Park Geun-hye, lawmaker of the ruling Saenuri Party, arrives to attend an event to launch her bid to become president in Seoul July 10, 2012. [Photo/Agencies]

SEOUL, South Korea - Park Geun-hye of South Korea's ruling Saenuri Party won the conservative party's presidential primary race Monday, becoming the first woman nominated by a major party to run for president.

The daughter of late military strongman Park Chung-hee clinched a landslide victory with 86.3 percent of the votes cast by some 82,000 party members and 6,000 citizens a day ago.

The win came as no surprise, as the 60-year-old's complete dominance in pre-election polls had long overshadowed her rivals, including Gyeonggi Governor Kim Moon-soo, former Incheon mayor Ahn Sang-soo and former presidential chief of staff Yim Tae-hee.

Park, whose previous presidential bid was thwarted in 2007 by incumbent President Lee Myung-bak, has pledged to expand welfare programs, create jobs and improve strained ties with the Democratic People's Republic of Korea (DPRK).

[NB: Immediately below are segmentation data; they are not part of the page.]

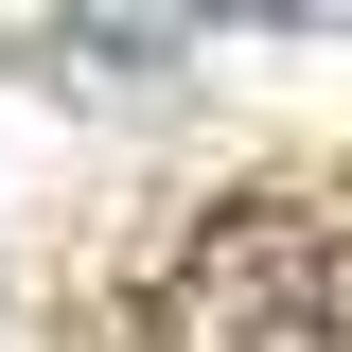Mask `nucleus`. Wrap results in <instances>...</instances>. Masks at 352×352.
<instances>
[{"mask_svg":"<svg viewBox=\"0 0 352 352\" xmlns=\"http://www.w3.org/2000/svg\"><path fill=\"white\" fill-rule=\"evenodd\" d=\"M335 317H352L335 229H317V212H282V194H229V212L159 264L141 352H335Z\"/></svg>","mask_w":352,"mask_h":352,"instance_id":"f257e3e1","label":"nucleus"}]
</instances>
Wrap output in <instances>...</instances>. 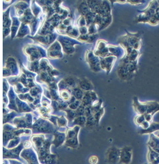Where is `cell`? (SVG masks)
<instances>
[{
	"label": "cell",
	"instance_id": "4",
	"mask_svg": "<svg viewBox=\"0 0 159 164\" xmlns=\"http://www.w3.org/2000/svg\"><path fill=\"white\" fill-rule=\"evenodd\" d=\"M157 135H158V137H159V132L157 133Z\"/></svg>",
	"mask_w": 159,
	"mask_h": 164
},
{
	"label": "cell",
	"instance_id": "3",
	"mask_svg": "<svg viewBox=\"0 0 159 164\" xmlns=\"http://www.w3.org/2000/svg\"><path fill=\"white\" fill-rule=\"evenodd\" d=\"M158 130H159V123H153L151 124L149 127H148L147 129L143 131L142 133H152V132L158 131Z\"/></svg>",
	"mask_w": 159,
	"mask_h": 164
},
{
	"label": "cell",
	"instance_id": "2",
	"mask_svg": "<svg viewBox=\"0 0 159 164\" xmlns=\"http://www.w3.org/2000/svg\"><path fill=\"white\" fill-rule=\"evenodd\" d=\"M150 137V141L149 142L150 146L152 147L153 149H155L156 151L159 152V138L153 135V134H151Z\"/></svg>",
	"mask_w": 159,
	"mask_h": 164
},
{
	"label": "cell",
	"instance_id": "1",
	"mask_svg": "<svg viewBox=\"0 0 159 164\" xmlns=\"http://www.w3.org/2000/svg\"><path fill=\"white\" fill-rule=\"evenodd\" d=\"M134 106L136 112L142 115H148V114L153 115L154 114L159 111V103L150 102L144 104H140L137 100V98H135Z\"/></svg>",
	"mask_w": 159,
	"mask_h": 164
}]
</instances>
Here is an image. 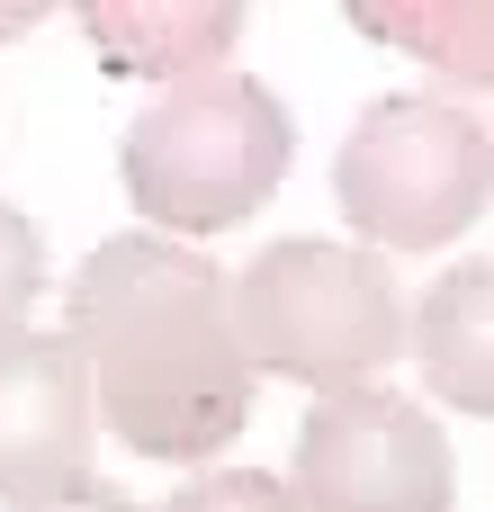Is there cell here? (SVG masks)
Returning a JSON list of instances; mask_svg holds the SVG:
<instances>
[{
  "mask_svg": "<svg viewBox=\"0 0 494 512\" xmlns=\"http://www.w3.org/2000/svg\"><path fill=\"white\" fill-rule=\"evenodd\" d=\"M36 27V9H0V36H27Z\"/></svg>",
  "mask_w": 494,
  "mask_h": 512,
  "instance_id": "13",
  "label": "cell"
},
{
  "mask_svg": "<svg viewBox=\"0 0 494 512\" xmlns=\"http://www.w3.org/2000/svg\"><path fill=\"white\" fill-rule=\"evenodd\" d=\"M288 162H297V117L252 72H207V81L162 90L117 144L126 198H135L144 234H162V243L234 234L243 216H261V198L288 180Z\"/></svg>",
  "mask_w": 494,
  "mask_h": 512,
  "instance_id": "3",
  "label": "cell"
},
{
  "mask_svg": "<svg viewBox=\"0 0 494 512\" xmlns=\"http://www.w3.org/2000/svg\"><path fill=\"white\" fill-rule=\"evenodd\" d=\"M405 351L450 414H494V261H459L405 315Z\"/></svg>",
  "mask_w": 494,
  "mask_h": 512,
  "instance_id": "8",
  "label": "cell"
},
{
  "mask_svg": "<svg viewBox=\"0 0 494 512\" xmlns=\"http://www.w3.org/2000/svg\"><path fill=\"white\" fill-rule=\"evenodd\" d=\"M279 486L297 512H450L459 459L432 405L360 387V396H315Z\"/></svg>",
  "mask_w": 494,
  "mask_h": 512,
  "instance_id": "5",
  "label": "cell"
},
{
  "mask_svg": "<svg viewBox=\"0 0 494 512\" xmlns=\"http://www.w3.org/2000/svg\"><path fill=\"white\" fill-rule=\"evenodd\" d=\"M9 512H144V504H126L117 486H99V477H81V486H63V495H45V504H9Z\"/></svg>",
  "mask_w": 494,
  "mask_h": 512,
  "instance_id": "12",
  "label": "cell"
},
{
  "mask_svg": "<svg viewBox=\"0 0 494 512\" xmlns=\"http://www.w3.org/2000/svg\"><path fill=\"white\" fill-rule=\"evenodd\" d=\"M360 36L405 45L450 90H494V0H405V9H351Z\"/></svg>",
  "mask_w": 494,
  "mask_h": 512,
  "instance_id": "9",
  "label": "cell"
},
{
  "mask_svg": "<svg viewBox=\"0 0 494 512\" xmlns=\"http://www.w3.org/2000/svg\"><path fill=\"white\" fill-rule=\"evenodd\" d=\"M90 378L63 333H0V504H45L90 477Z\"/></svg>",
  "mask_w": 494,
  "mask_h": 512,
  "instance_id": "6",
  "label": "cell"
},
{
  "mask_svg": "<svg viewBox=\"0 0 494 512\" xmlns=\"http://www.w3.org/2000/svg\"><path fill=\"white\" fill-rule=\"evenodd\" d=\"M36 288H45V234L0 198V333H18V324H27Z\"/></svg>",
  "mask_w": 494,
  "mask_h": 512,
  "instance_id": "10",
  "label": "cell"
},
{
  "mask_svg": "<svg viewBox=\"0 0 494 512\" xmlns=\"http://www.w3.org/2000/svg\"><path fill=\"white\" fill-rule=\"evenodd\" d=\"M225 315L252 378H297L315 396H360L405 360V288L360 243H270L225 279Z\"/></svg>",
  "mask_w": 494,
  "mask_h": 512,
  "instance_id": "2",
  "label": "cell"
},
{
  "mask_svg": "<svg viewBox=\"0 0 494 512\" xmlns=\"http://www.w3.org/2000/svg\"><path fill=\"white\" fill-rule=\"evenodd\" d=\"M162 512H297V504H288V486L261 477V468H207V477H189Z\"/></svg>",
  "mask_w": 494,
  "mask_h": 512,
  "instance_id": "11",
  "label": "cell"
},
{
  "mask_svg": "<svg viewBox=\"0 0 494 512\" xmlns=\"http://www.w3.org/2000/svg\"><path fill=\"white\" fill-rule=\"evenodd\" d=\"M333 207L360 252H450L494 207V135L459 99L387 90L333 153Z\"/></svg>",
  "mask_w": 494,
  "mask_h": 512,
  "instance_id": "4",
  "label": "cell"
},
{
  "mask_svg": "<svg viewBox=\"0 0 494 512\" xmlns=\"http://www.w3.org/2000/svg\"><path fill=\"white\" fill-rule=\"evenodd\" d=\"M81 36L99 45V63L108 72H126V81H207V72H225V54L243 45V9L234 0H207V9H189V0H90L81 9Z\"/></svg>",
  "mask_w": 494,
  "mask_h": 512,
  "instance_id": "7",
  "label": "cell"
},
{
  "mask_svg": "<svg viewBox=\"0 0 494 512\" xmlns=\"http://www.w3.org/2000/svg\"><path fill=\"white\" fill-rule=\"evenodd\" d=\"M63 342L90 378V423H108L135 459L198 468L252 423L225 270L189 243L108 234L63 288Z\"/></svg>",
  "mask_w": 494,
  "mask_h": 512,
  "instance_id": "1",
  "label": "cell"
}]
</instances>
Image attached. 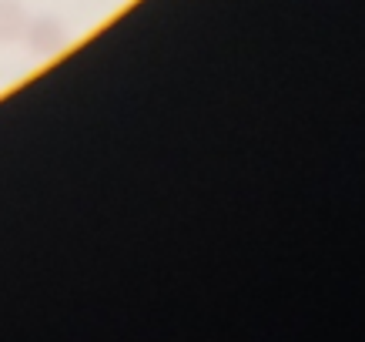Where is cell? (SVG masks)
<instances>
[{
    "label": "cell",
    "mask_w": 365,
    "mask_h": 342,
    "mask_svg": "<svg viewBox=\"0 0 365 342\" xmlns=\"http://www.w3.org/2000/svg\"><path fill=\"white\" fill-rule=\"evenodd\" d=\"M64 41H67V34L57 17H34L24 27V44H27V51L34 57H54L64 47Z\"/></svg>",
    "instance_id": "6da1fadb"
},
{
    "label": "cell",
    "mask_w": 365,
    "mask_h": 342,
    "mask_svg": "<svg viewBox=\"0 0 365 342\" xmlns=\"http://www.w3.org/2000/svg\"><path fill=\"white\" fill-rule=\"evenodd\" d=\"M27 27V14L17 0H0V44L21 41Z\"/></svg>",
    "instance_id": "7a4b0ae2"
}]
</instances>
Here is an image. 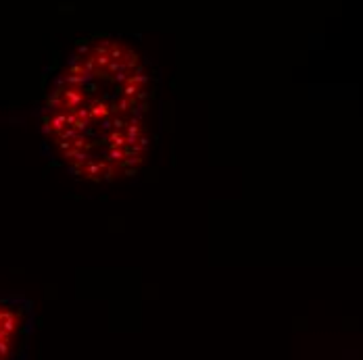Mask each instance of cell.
<instances>
[{
	"mask_svg": "<svg viewBox=\"0 0 363 360\" xmlns=\"http://www.w3.org/2000/svg\"><path fill=\"white\" fill-rule=\"evenodd\" d=\"M155 88L145 57L123 37L79 44L55 79L44 132L77 180L134 178L152 146Z\"/></svg>",
	"mask_w": 363,
	"mask_h": 360,
	"instance_id": "6da1fadb",
	"label": "cell"
},
{
	"mask_svg": "<svg viewBox=\"0 0 363 360\" xmlns=\"http://www.w3.org/2000/svg\"><path fill=\"white\" fill-rule=\"evenodd\" d=\"M30 327V308L21 300L0 298V360H15Z\"/></svg>",
	"mask_w": 363,
	"mask_h": 360,
	"instance_id": "7a4b0ae2",
	"label": "cell"
}]
</instances>
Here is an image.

She enjoys unrivaled popularity among conservative voters and old-timers, which helped the scandal-ridden Saenuri Party win a surprise victory in tightly contested parliamentary elections in April.

Observers say Park's image evokes nostalgia among her supporters for the country's rags-to-riches economic development under the 18-year rule by her father, whose legacy is nonetheless still subject to debate.

The junior Park recently defended her father's 1961 military coup as the "best possible" choice that helped modernize the country, copping criticism from liberals and progressives.

Her potential rivals include Moon Jae-in of the main opposition Democratic United Party and software mogul Ahn Cheol-soo, who has yet to announce his presidential bid.

The presidential election will be held on December 19. Lee, whose five-year term ends early next year, is barred by constitution from running for re-election.